What followed was a battle that would force the company’s officers to beat a hasty retreat and take shelter in the Residency, where they would be held captive until September 1857.
The British officers and their families at the Residency had not expected the `mutiny’ to be of this magnitude. G Harris, the wife of an officer in the British East India Company, wrote in her diary on June 30, 1857, “Early this morning, we found that a small force of 300, with seven guns, was going out to meet the advanced guard of the enemy. When they reached the village of Chinhut, they found the rebel army amounting to between 12,000 and 15,000.”
“The siege of the Residency had been initiated by the sepoys from Chinhat and Lawrence’s death was the first important British casualty in the history of the mutiny,” says Prof TK Roy Choudhury, a historian, who has done extensive research on The first war of Independence.
While the siege of the Residency is fairly well-documented, the events at Chinhat have been lost in the annals of state libraries and archive divisions.
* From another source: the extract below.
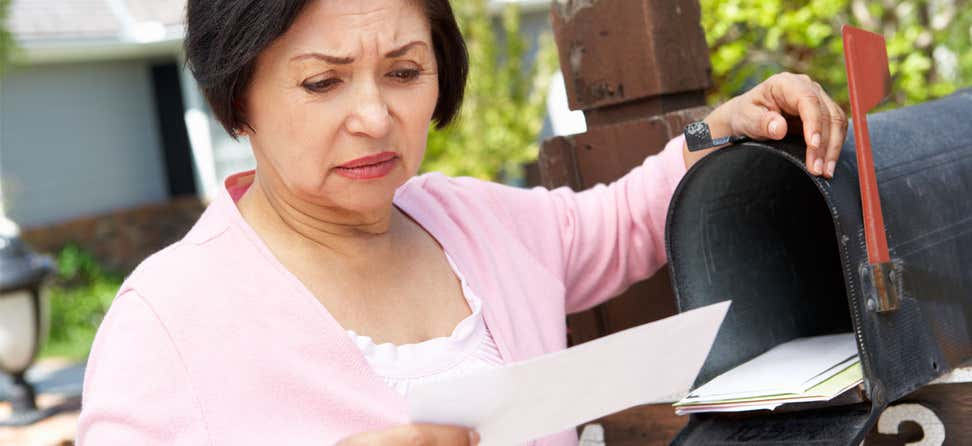 An older Asian woman checks her mail, staring with a confused look at a piece of mail she's picked up.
Noted historian Roshan Taqui believes the reason for this to be the great embarrassment that the crushing defeat was to the British. “This was the first time that Indian troops were seen as a force to be reckoned with. In any record by the British of the events at Lucknow in 1857, you will find numerous descriptions of the valour of the Company’s forces against the `rebels’. The loss at Chinhat has been treated as a mere transgression and an unfortunate miscalculation.”
However, telegrams sent by officers stationed in Lucknow at the time tell a different story. Documents at UP State Archives show this defeat was not the mere unfortunate skirmish it has been made out to be.
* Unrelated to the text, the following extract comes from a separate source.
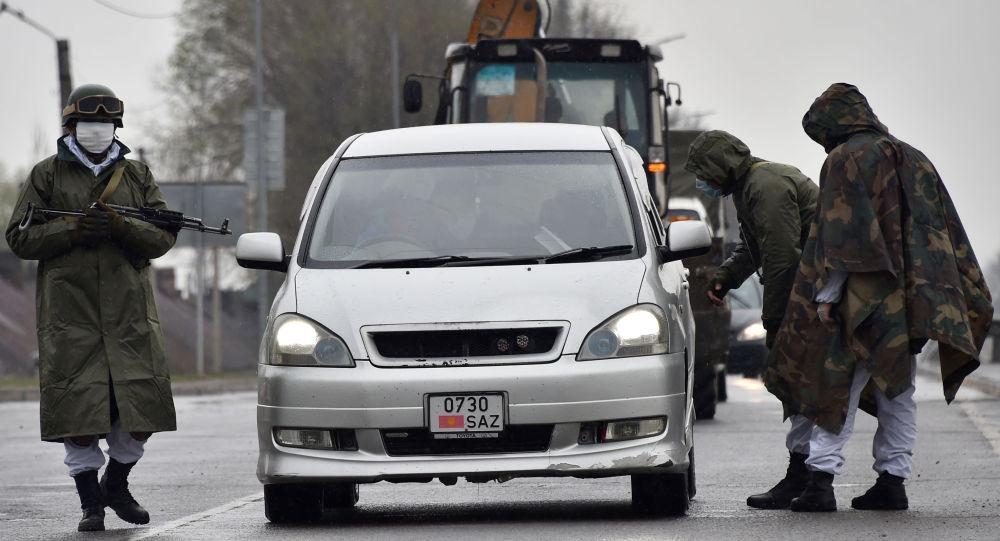 Военнослужащие Национальной гвардии, носящие лицевые маски, проверяют документы на контрольно-пропускном пункте, установленном за пределами Бишкека. Архивное фото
Writing from the Residency on the day it was besieged, Harris states in her diary, “Our unfortunate troops were taken at a disadvantage, obliged to fly back in terrible disorder, leaving nearly 200 killed and wounded. At nine o’clock, we were in a state of siege…”
Chinhat has since become an industrial part of Lucknow and it is hard to appreciate the significance of this once-small village, especially because there is no memorial to mark the defeat of the Company’s troops and to commemorate the Indian soldiers who won a significant victory here.
LU professor Aroop Chakravarti says the Company wished to create a wilful amnesia regarding the occurrence at Chinhat but the event should be given its due now. “The Battle must be adequately recognized by constructing a cenotaph in Chinhat.” While historians and scholars assert the importance of the battle and the role it played in crushing the very spirit of the British, there is a complete lack of knowledge among citizens. The Company might have in fact, succeeded in its attempt at relegating this battle to the background.